Before ignoring the obvious and rushing your cat to the vet fearing the worst, consider problems that can occur with your cats’ litter box. Consider these questions as another potential reason behind your cats’ urinating problem.
  • Has their litter box recently been moved?
  • Is the litter dirty?
  • Are there enough boxes to serve all cats in your household?
  • Is something preventing your cat to access their litter box?
  • Is the litter box placed in a cramped area? Could they have reason to fear becoming trapped or not being able to easily escape?
  • Is the litter box located in a spot that offers them privacy?
  • Does the box have a hood or sides that are too high?
  • Has your cat ever been interrupted or upset while using their litter box? 


outside cat



2. Clean Up The Mess


If your cat has been urinating where it shouldn’t, all traces of the smell need to be removed. If the urine is not successfully cleaned up, your cat will continue to return to its preferred area as he/she can pick up the scent. 
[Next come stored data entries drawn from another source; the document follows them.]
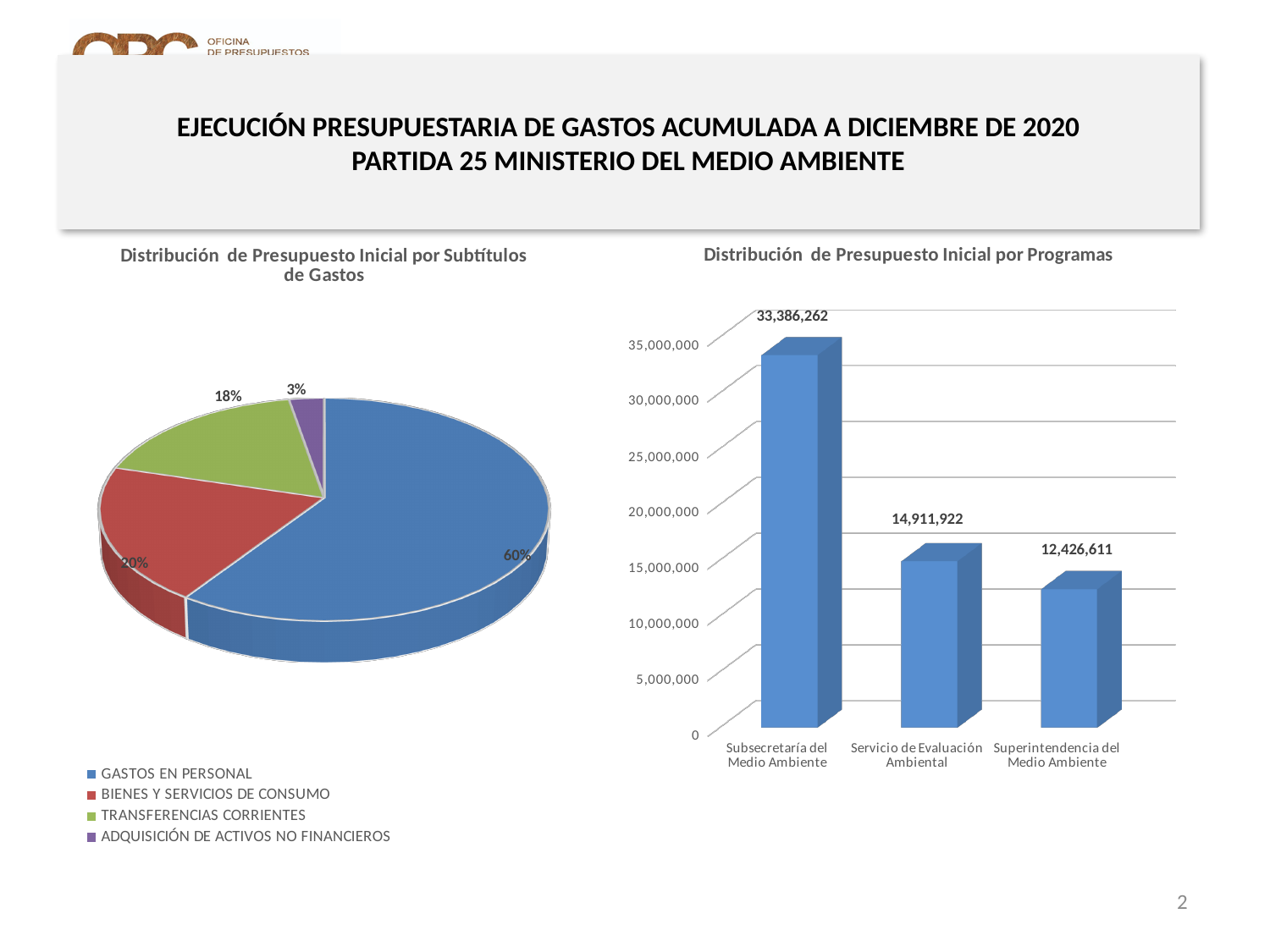
How many categories does the legend of the 'Distribución de Presupuesto Inicial por Subtítulos de Gastos' pie chart list? 4 In the 'Distribución de Presupuesto Inicial por Programas' chart, which program has the highest value? Subsecretaría del Medio Ambiente In the 'Distribución de Presupuesto Inicial por Programas' chart, what is the value for Subsecretaría del Medio Ambiente? 33,386,262 In the 'Distribución de Presupuesto Inicial por Subtítulos de Gastos' pie chart, what share does GASTOS EN PERSONAL have? 60% In the 'Distribución de Presupuesto Inicial por Subtítulos de Gastos' pie chart, which category has the smallest share? ADQUISICIÓN DE ACTIVOS NO FINANCIEROS In the 'Distribución de Presupuesto Inicial por Subtítulos de Gastos' pie chart, what share does TRANSFERENCIAS CORRIENTES have? 18% In the 'Distribución de Presupuesto Inicial por Programas' chart, what is the difference between the values for Subsecretaría del Medio Ambiente and Servicio de Evaluación Ambiental? 18,474,340 In the 'Distribución de Presupuesto Inicial por Programas' chart, which program has the lowest value? Superintendencia del Medio Ambiente In the 'Distribución de Presupuesto Inicial por Programas' chart, how many programs are shown? 3 In the 'Distribución de Presupuesto Inicial por Programas' chart, what is the value for Servicio de Evaluación Ambiental? 14,911,922 In the 'Distribución de Presupuesto Inicial por Programas' chart, what is the value for Superintendencia del Medio Ambiente? 12,426,611 What kind of chart is 'Distribución de Presupuesto Inicial por Programas'? Bar chart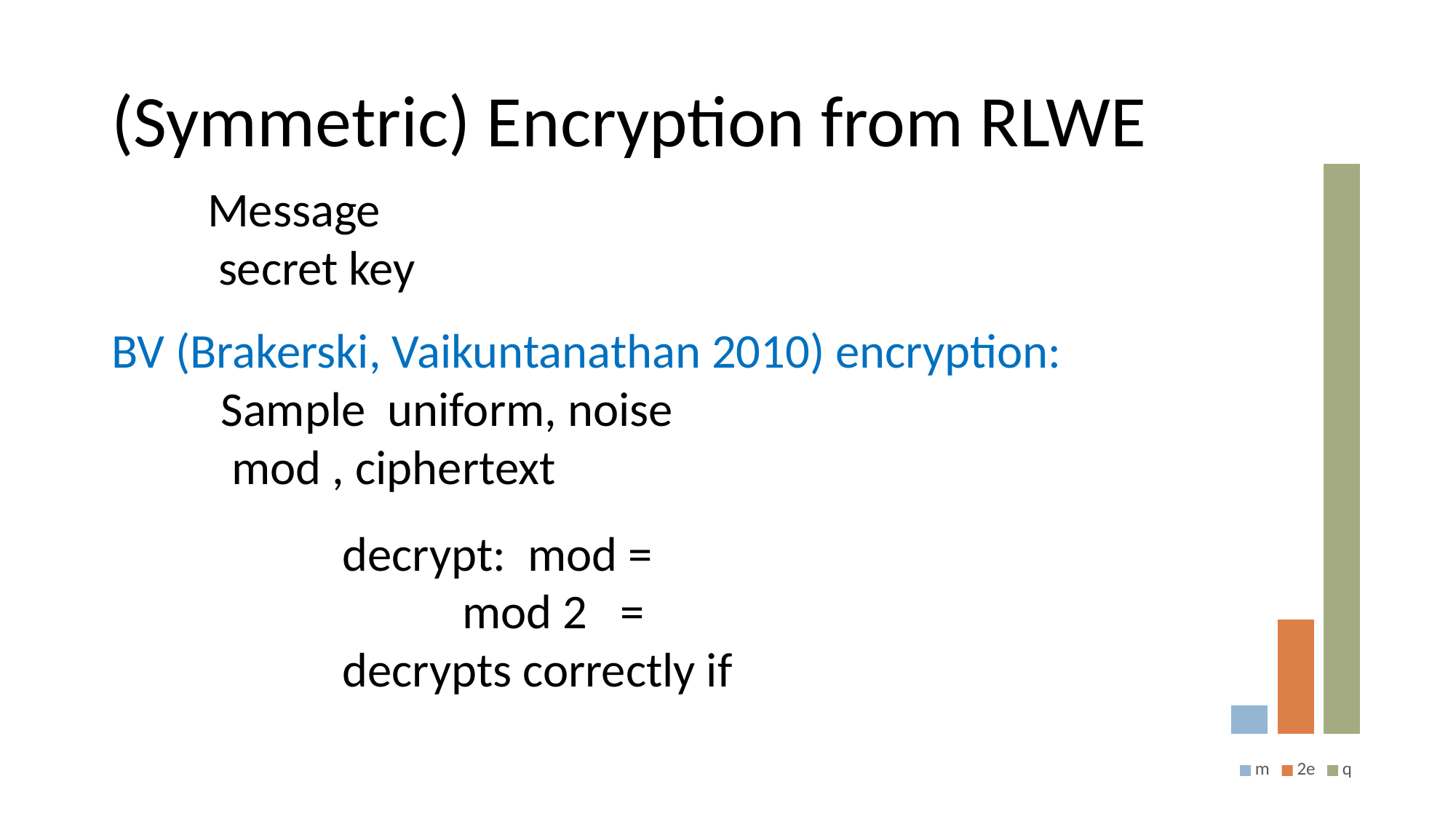
What are the three entries listed in the chart legend, in order? m, 2e, q Which bar is taller, q or 2e? q How many series does the chart legend list? 3 How many bars are plotted in the chart? 3 What colour is the bar for the series q? green Which bar is taller, 2e or m? 2e What kind of chart is shown on the right side of the slide? bar chart Which series has the tallest bar in the chart? q Which series has the shortest bar in the chart? m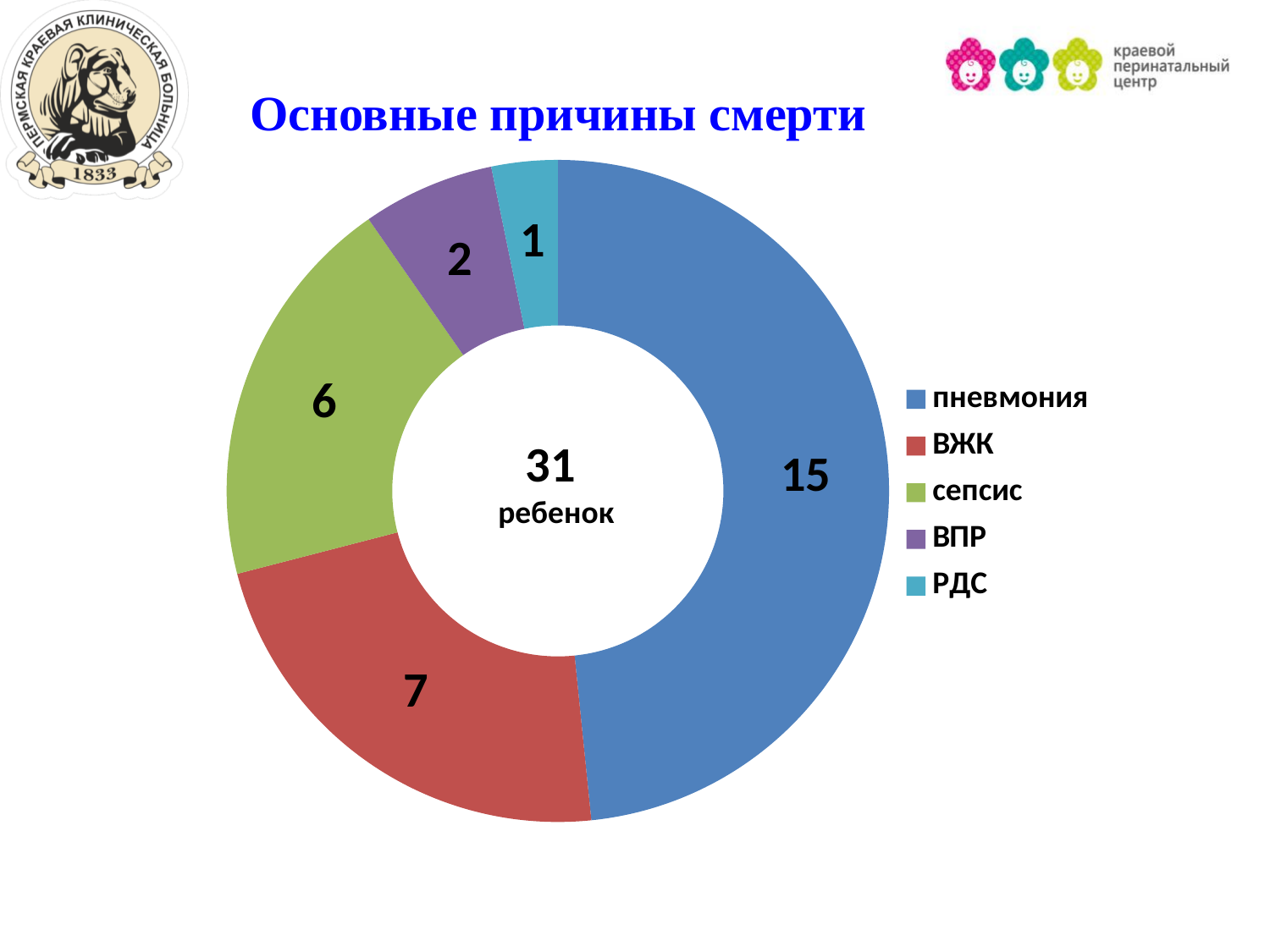
What is the difference between the values for пневмония and ВЖК? 8 How many categories does the chart show? 5 Which cause of death has the lowest value? РДС What is the value for ВЖК? 7 What kind of chart is shown on the slide? doughnut (pie) chart Which cause of death has the highest value? пневмония Which is larger, the value for сепсис or the value for ВПР? сепсис What total number is shown in the centre of the chart? 31 ребенок What is the value for сепсис? 6 What is the value for пневмония? 15 What is the value for РДС? 1 What is the value for ВПР? 2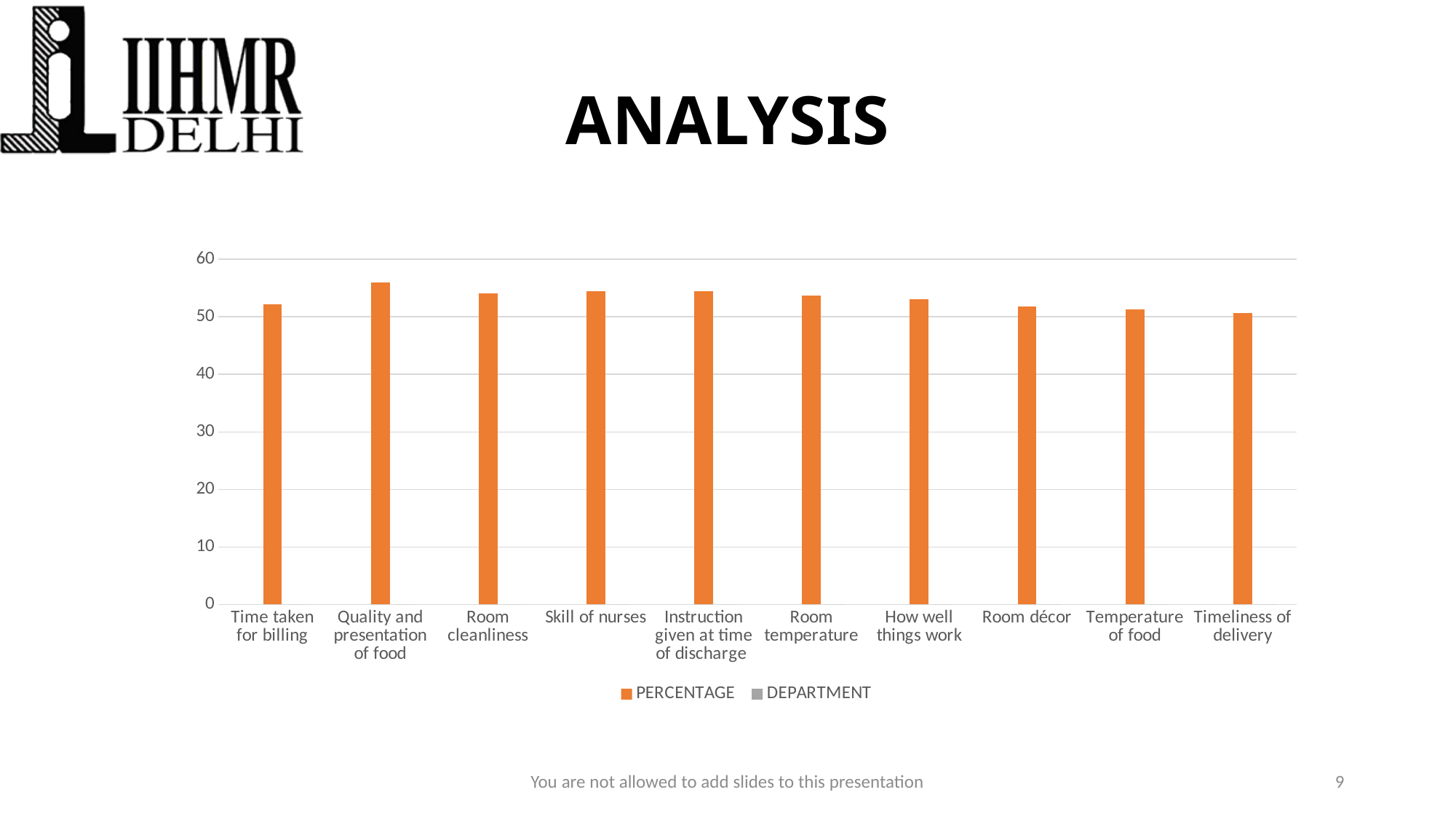
How many series does the chart's legend list? 2 Which category has the highest bar in the chart? Quality and presentation of food Which is larger, the value for Room cleanliness or the value for Timeliness of delivery? Room cleanliness Is the value for Quality and presentation of food greater or less than 50? greater Is the value for Time taken for billing greater or less than 60? less Which is larger, the value for Quality and presentation of food or the value for Time taken for billing? Quality and presentation of food What colour are the bars for the PERCENTAGE series? Orange What are the two series names listed in the chart's legend? PERCENTAGE and DEPARTMENT Is the value for Room décor greater or less than 40? greater How many categories are shown on the x axis of the chart? 10 What kind of chart is shown on the slide? Bar chart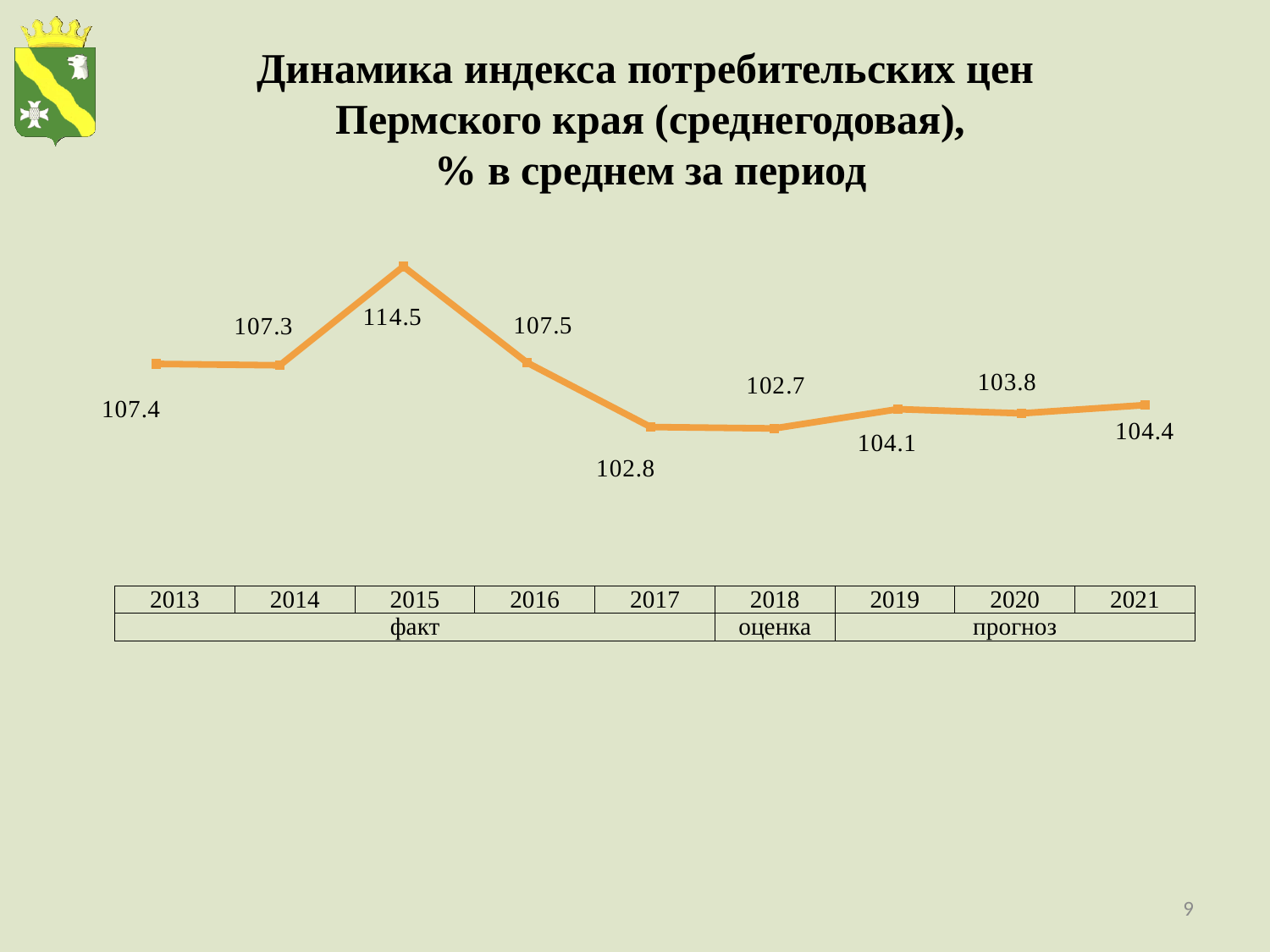
Which is larger, the value for 2016 or the value for 2019? 2016 Which year has the lowest value? 2018 What kind of chart is this? line chart What is the difference between the values for 2015 and 2016? 7.0 What is the value for 2021? 104.4 How many years are plotted on the chart? 9 Do the values rise or fall from 2016 to 2018? fall What is the value for 2018? 102.7 What is the value for 2013? 107.4 What is the value for 2015? 114.5 Which year has the highest value? 2015 What is the difference between the values for 2019 and 2020? 0.3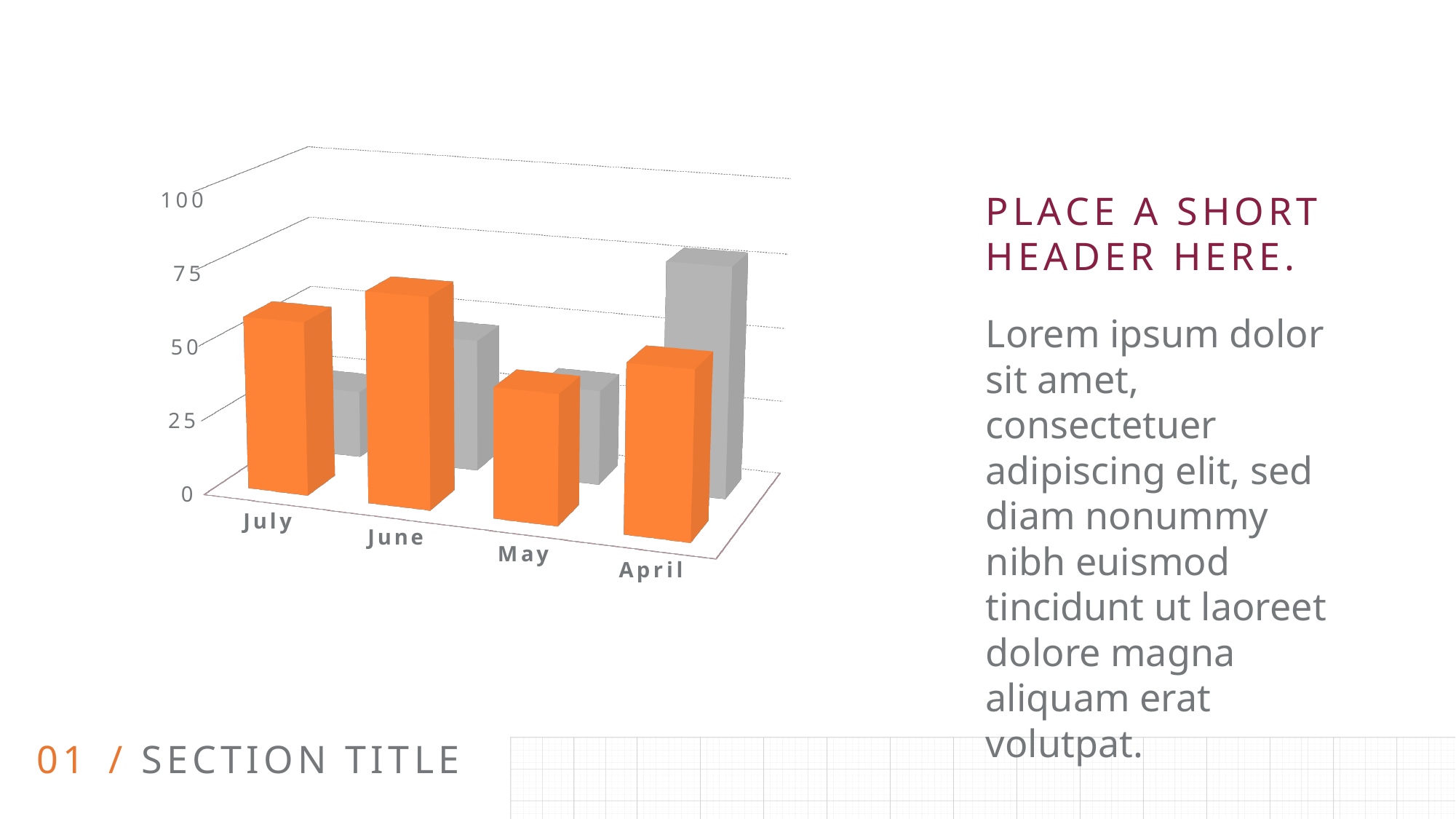
How many bars are plotted for each month in the chart? 2 What kind of chart is shown on the slide? bar chart Is the gray bar for July greater or less than 50? less What two colours are used for the bars in the chart? orange and gray For April, which bar is taller, the orange one or the gray one? gray Is the orange bar for June greater or less than 50? greater Which month has the shortest orange bar? May Which month has the tallest gray bar? April How many categories are shown on the x axis of the chart? 4 Which month has the tallest orange bar? June Which month has the shortest gray bar? July Is the gray bar for April greater or less than 50? greater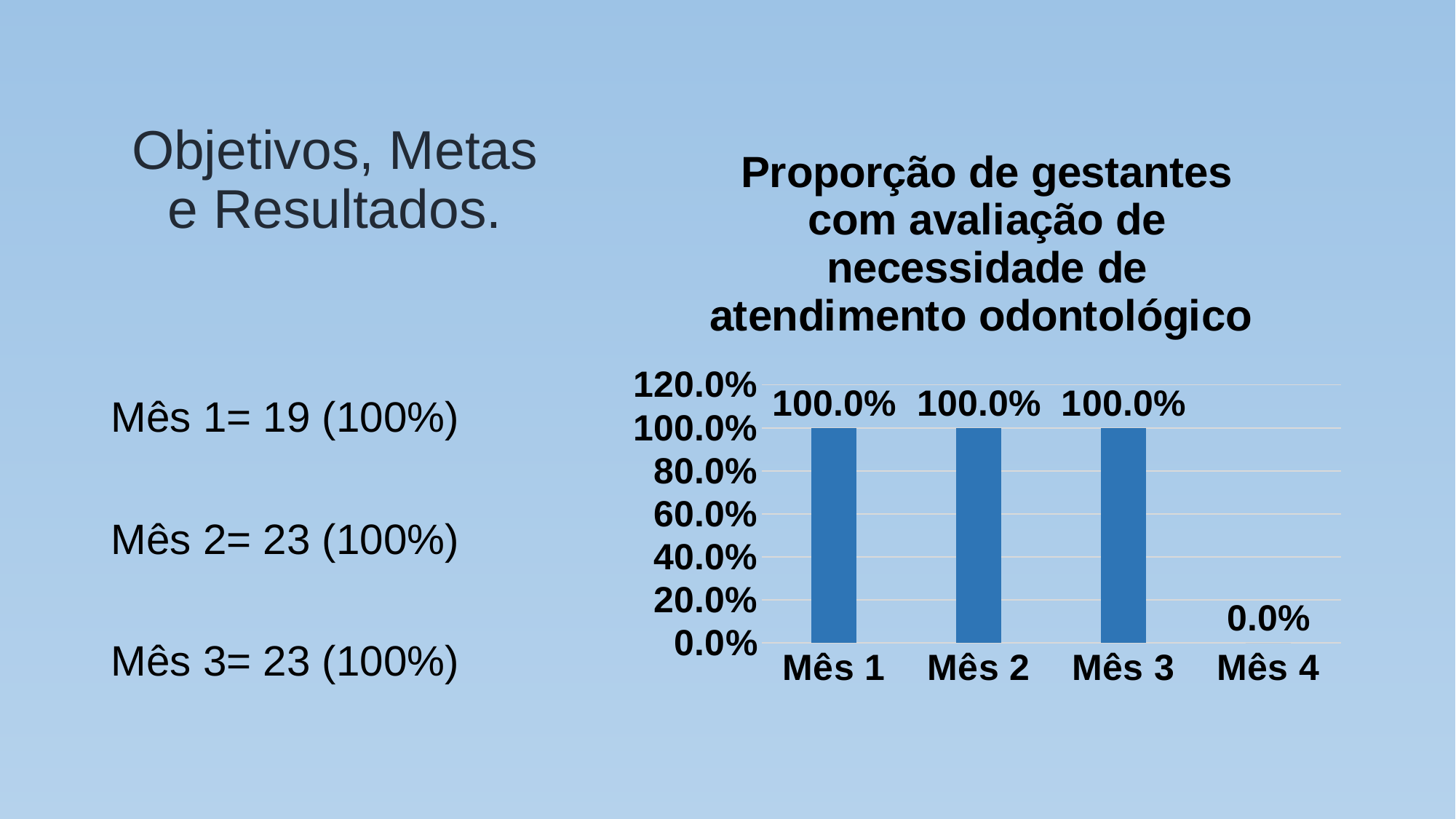
What kind of chart is shown on the slide? bar chart What is the difference between the values for Mês 2 and Mês 4? 100.0% What is the value for Mês 1? 100.0% Is the value for Mês 2 greater or less than 80.0%? greater Which category has the lowest value? Mês 4 What is the highest value shown on the y axis? 120.0% What is the value for Mês 3? 100.0% Which is larger, the value for Mês 3 or the value for Mês 4? Mês 3 What is the value for Mês 4? 0.0% How many categories are shown on the x axis? 4 What is the title of the chart? Proporção de gestantes com avaliação de necessidade de atendimento odontológico Do the values rise or fall from Mês 3 to Mês 4? fall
Incorrect cleaning can sometimes wet the crystallized proteins and reactivate the odour. Even if you can’t smell it, your cat can! Here are some tips for cleaning the mess:
  • Clean the urine as soon as possible
  • Use paper towels
  • Use a disinfectant and odour neutraliser
  • Avoid ammonia-based disinfectants (cats will think its urine)
  • Cleaning sprays with orange oil ingredients
  • Citrus! Cats hate the smell of it.
  • Use a black light to see if cat urine is still present
  • Place your cats’ food or water bowl in the area (they won’t pee where they eat!)
  • Place aluminium foil on the area (they hate the sound and texture of it)
Here are three great cat cleaner/repellent recipes you can make at home.


cat on the floor


3. Consider Adding, Moving, Changing The Litter Box


The Location 

Ensure your cats’ litter box is located in an area they can easily access which still provides them with some sort of privacy. Try moving the box to their preferred location and slowly moving it back to where it should be or move it to several different areas until it becomes comfortable with one.


Add an Addition

The general rule of thumb is one litter box per cat, plus one extra. Ensure if you have more than one level in your house to place a box on each floor.



Alternative 

Although an enclosed litter box may suit your decorative standards better, it does not mean it fits with your cats’ toilet standards. Ensure their litter box is not enclosed or has sides that are too high.



Clean Regularly

Dirty litter is one of the first things that will send your cat in the other direction. Cats have a very clean nature and therefore need a clean are to do their business. Ensure you are consistent with cleaning out the box and changing the litter.



Type of Litter

Litter that is heavily perfumed may seem like the best choice, however cats tend to disagree. Studies have revealed that majority of cats prefer a loose, clumping and unscented clay litter containing activated charcoal.


cat in box


4. Love Your Cat No Matter What



  • If you have a new guest in the house (cat, dog, baby, roommate) or other changes, give him/her time to adjust and get used to the change.
  • Moving to a new home is not only a big change in your life, but also your cats’. Your cat will have to adjust to a new territory and maybe a new scent from a former tenant’s pet. You will need to ensure you remove all odours so your cat doesn’t feel the need to mark its territory.
  • Make sure you are giving your cat extra, affection, attention and praise.
  • Reassure him/her that they are loved and an important part of the family.


cat and owner cuddling


What Not To Do:


Training your cat to continue to use their litter box is all about patience, not punishment. Here is what not to do:


  • Rub your cat’s nose in its urine or faeces
  • Yell at your cat or physically drag them to their litter box
  • Place their litter box where they eat and/or drink

Hopefully these tips help with keeping your kitty in its litter box and out of your living room!